• **Dataset entries**
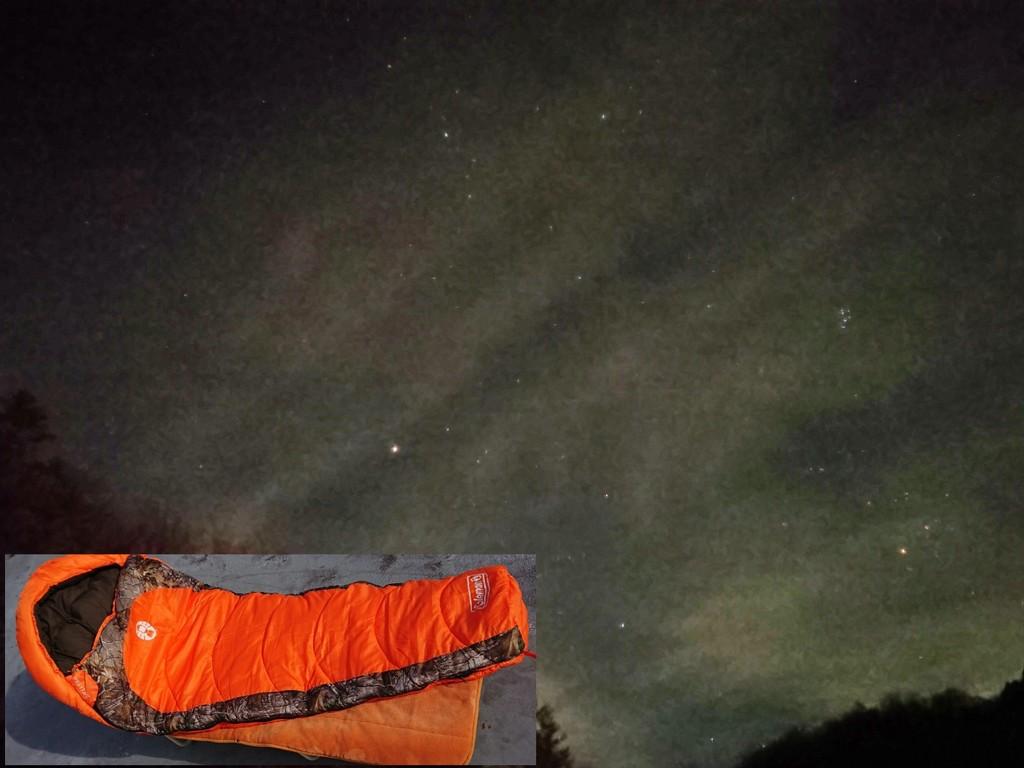 星空観察プランイメージ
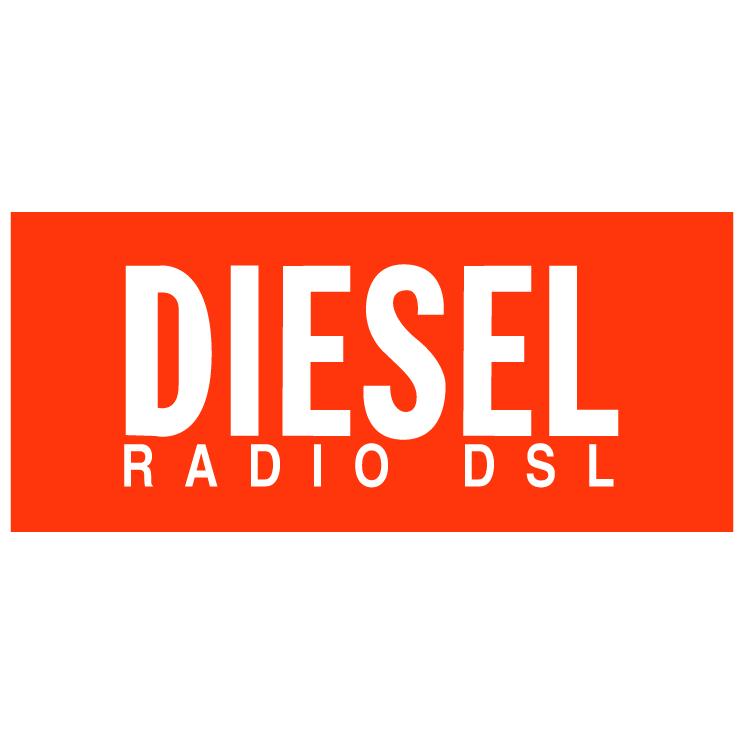 free vector Diesel radio dsl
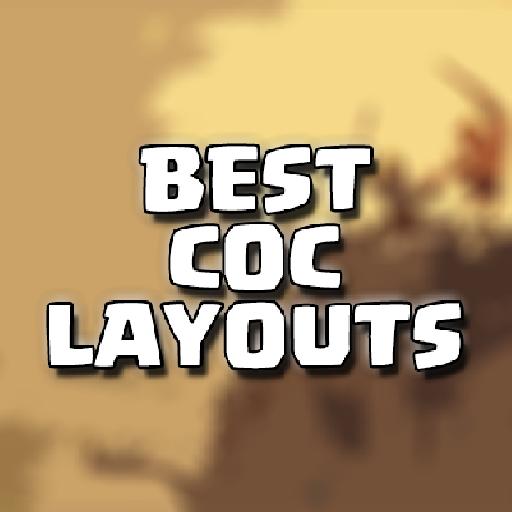 BEST COC LAYOUTS Download Latest Version APK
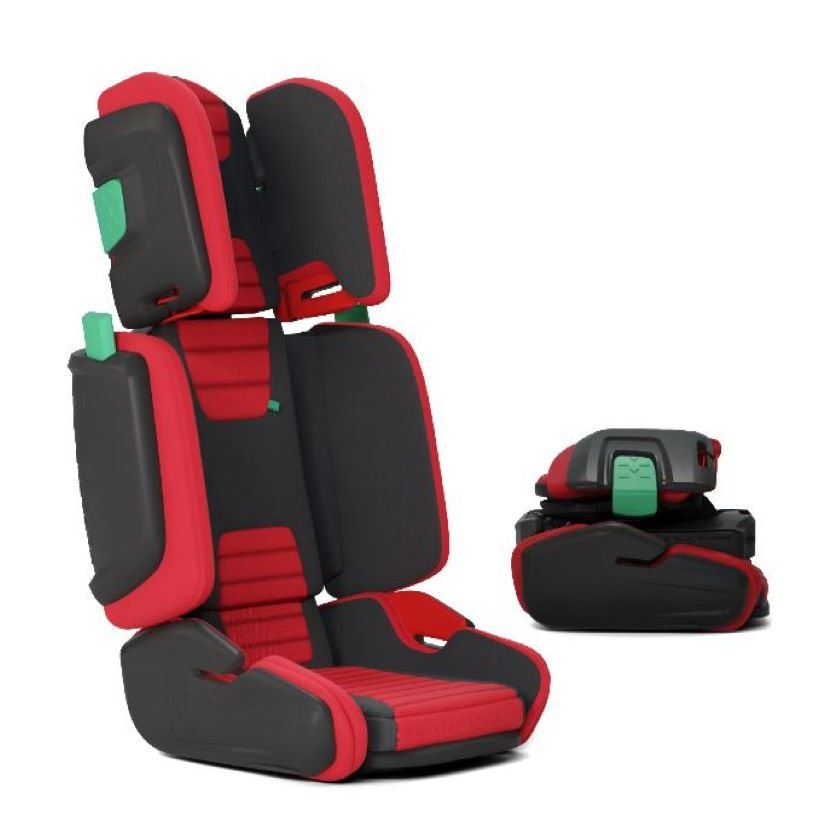 Hifold Child Car Seat In Hand Luggage, Child Booster Seat Size Requirements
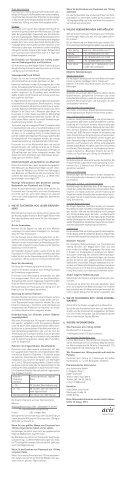 Fluconazol acis® 150 mg - acis Arzneimittel - Seite 2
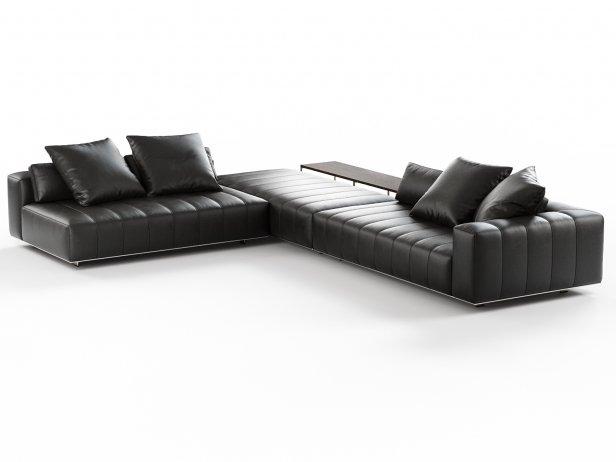Freeman Corner Sofa System H 1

• **Your task**
Set down nothing but the lines from the one containing "Fluconazol acis® 150" to the final line above, both included, with every picture left out.

• **Exercise solution**
 Fluconazol acis® 150 mg - acis Arzneimittel - Seite 2
Freeman Corner Sofa System H 1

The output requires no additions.